* **TASK**:
Give the records as a numbered list with blank lines omitted, starting at the line that contains "Which is closest to point (489, 224)" and ending at the line that contains "Answer: 60.4", both included.

* **DATASET CONTENT**:
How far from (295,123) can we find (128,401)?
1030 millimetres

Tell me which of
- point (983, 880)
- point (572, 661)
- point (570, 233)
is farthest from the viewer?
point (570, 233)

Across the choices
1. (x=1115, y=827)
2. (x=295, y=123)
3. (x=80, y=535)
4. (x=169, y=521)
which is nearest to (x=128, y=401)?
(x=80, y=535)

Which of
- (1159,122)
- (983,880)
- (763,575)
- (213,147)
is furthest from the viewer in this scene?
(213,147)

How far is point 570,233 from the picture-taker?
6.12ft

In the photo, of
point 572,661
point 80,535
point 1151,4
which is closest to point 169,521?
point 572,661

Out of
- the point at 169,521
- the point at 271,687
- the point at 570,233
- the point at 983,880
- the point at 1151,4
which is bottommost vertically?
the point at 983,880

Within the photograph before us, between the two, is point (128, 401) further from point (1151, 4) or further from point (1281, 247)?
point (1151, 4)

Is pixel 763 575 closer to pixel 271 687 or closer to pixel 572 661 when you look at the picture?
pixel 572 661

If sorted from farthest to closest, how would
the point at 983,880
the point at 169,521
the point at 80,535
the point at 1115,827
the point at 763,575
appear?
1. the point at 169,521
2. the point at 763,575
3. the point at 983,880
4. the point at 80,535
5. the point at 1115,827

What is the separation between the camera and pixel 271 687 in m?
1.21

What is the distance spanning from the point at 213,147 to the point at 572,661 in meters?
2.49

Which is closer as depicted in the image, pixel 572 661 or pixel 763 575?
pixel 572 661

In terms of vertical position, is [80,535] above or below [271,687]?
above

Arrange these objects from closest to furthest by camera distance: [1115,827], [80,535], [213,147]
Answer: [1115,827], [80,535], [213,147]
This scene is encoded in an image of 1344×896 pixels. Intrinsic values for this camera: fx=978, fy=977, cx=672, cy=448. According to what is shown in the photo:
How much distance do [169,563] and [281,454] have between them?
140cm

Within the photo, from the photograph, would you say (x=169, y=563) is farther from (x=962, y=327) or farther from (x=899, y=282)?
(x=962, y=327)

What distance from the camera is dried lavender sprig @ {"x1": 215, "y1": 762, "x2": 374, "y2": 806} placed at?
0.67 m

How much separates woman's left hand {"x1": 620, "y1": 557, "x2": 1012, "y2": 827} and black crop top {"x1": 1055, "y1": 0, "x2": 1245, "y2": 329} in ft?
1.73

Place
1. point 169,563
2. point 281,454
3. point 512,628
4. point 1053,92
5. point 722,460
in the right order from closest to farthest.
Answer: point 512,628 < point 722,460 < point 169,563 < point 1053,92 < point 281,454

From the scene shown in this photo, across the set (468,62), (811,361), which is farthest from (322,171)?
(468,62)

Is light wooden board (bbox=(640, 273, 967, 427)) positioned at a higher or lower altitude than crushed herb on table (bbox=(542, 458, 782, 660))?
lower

==

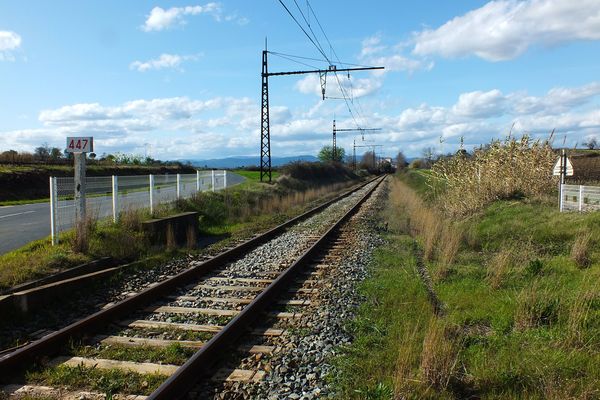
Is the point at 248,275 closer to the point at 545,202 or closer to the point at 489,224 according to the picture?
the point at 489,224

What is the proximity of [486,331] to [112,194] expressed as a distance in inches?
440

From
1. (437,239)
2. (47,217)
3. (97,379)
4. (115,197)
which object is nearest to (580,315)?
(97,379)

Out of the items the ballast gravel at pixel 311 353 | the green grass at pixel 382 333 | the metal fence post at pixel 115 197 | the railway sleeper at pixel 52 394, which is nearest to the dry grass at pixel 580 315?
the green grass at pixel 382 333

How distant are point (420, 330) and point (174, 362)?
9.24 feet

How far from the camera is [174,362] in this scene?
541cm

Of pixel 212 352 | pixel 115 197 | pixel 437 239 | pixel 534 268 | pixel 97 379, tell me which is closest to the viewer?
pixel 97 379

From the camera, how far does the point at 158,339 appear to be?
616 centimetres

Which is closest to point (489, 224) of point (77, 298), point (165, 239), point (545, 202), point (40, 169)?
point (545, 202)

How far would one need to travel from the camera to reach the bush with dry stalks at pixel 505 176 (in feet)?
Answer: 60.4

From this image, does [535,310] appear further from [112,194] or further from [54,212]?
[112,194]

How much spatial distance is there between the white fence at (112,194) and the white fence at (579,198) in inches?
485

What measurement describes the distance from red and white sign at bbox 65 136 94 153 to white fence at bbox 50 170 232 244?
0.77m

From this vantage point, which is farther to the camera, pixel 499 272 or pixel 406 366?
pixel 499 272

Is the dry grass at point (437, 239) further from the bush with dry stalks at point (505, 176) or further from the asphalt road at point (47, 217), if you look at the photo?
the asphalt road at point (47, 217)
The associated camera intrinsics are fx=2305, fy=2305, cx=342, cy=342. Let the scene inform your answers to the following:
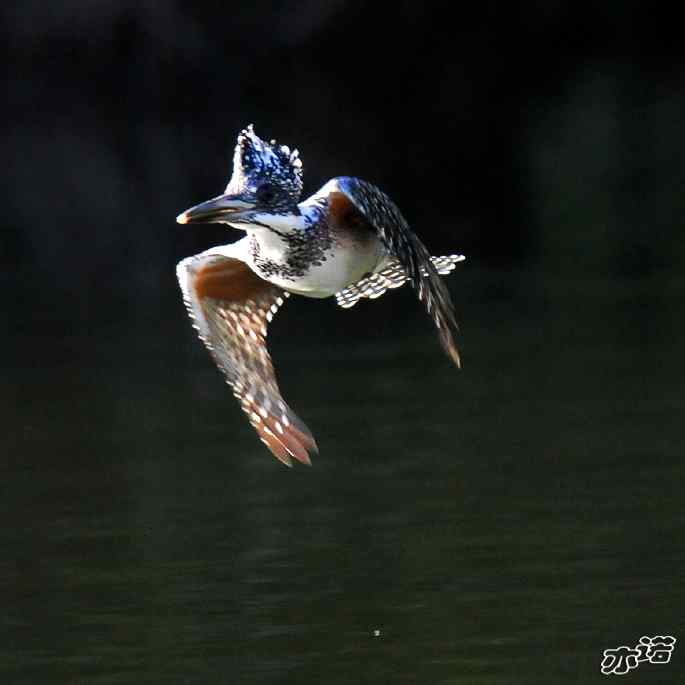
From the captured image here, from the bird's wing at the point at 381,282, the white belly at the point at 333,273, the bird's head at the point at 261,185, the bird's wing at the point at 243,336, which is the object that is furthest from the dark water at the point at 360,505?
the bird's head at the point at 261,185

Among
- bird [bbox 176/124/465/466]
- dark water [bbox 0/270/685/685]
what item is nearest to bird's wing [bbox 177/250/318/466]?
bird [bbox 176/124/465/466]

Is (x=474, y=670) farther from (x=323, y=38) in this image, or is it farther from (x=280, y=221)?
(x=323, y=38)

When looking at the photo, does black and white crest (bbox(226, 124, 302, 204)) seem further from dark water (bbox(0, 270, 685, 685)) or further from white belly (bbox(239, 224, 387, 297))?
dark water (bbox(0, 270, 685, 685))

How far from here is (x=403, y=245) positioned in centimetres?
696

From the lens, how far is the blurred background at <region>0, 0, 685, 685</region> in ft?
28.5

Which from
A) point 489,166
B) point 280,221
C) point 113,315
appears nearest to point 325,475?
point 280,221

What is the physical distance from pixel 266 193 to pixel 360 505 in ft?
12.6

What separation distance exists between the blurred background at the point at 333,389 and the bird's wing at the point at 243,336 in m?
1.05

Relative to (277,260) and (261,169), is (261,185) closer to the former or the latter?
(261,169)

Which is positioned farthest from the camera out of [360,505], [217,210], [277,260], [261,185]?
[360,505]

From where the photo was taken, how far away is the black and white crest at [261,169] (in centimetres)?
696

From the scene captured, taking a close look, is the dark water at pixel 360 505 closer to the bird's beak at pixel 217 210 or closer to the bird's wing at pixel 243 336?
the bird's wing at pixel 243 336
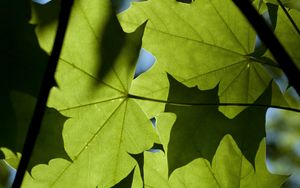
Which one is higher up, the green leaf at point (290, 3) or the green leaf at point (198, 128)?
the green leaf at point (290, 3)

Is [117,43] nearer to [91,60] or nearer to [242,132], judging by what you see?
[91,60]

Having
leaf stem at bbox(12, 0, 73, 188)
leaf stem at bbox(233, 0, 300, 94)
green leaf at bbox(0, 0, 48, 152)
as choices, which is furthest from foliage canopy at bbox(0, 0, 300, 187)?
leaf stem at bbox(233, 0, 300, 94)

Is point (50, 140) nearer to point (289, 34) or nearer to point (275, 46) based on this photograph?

* **ANSWER**:
1. Which is closest to point (489, 224) of point (77, 298), point (165, 239), point (545, 202), point (40, 169)?
2. point (545, 202)
3. How far would one need to travel from the camera to reach the bush with dry stalks at pixel 505 176 (in feet)?
4. Answer: 60.4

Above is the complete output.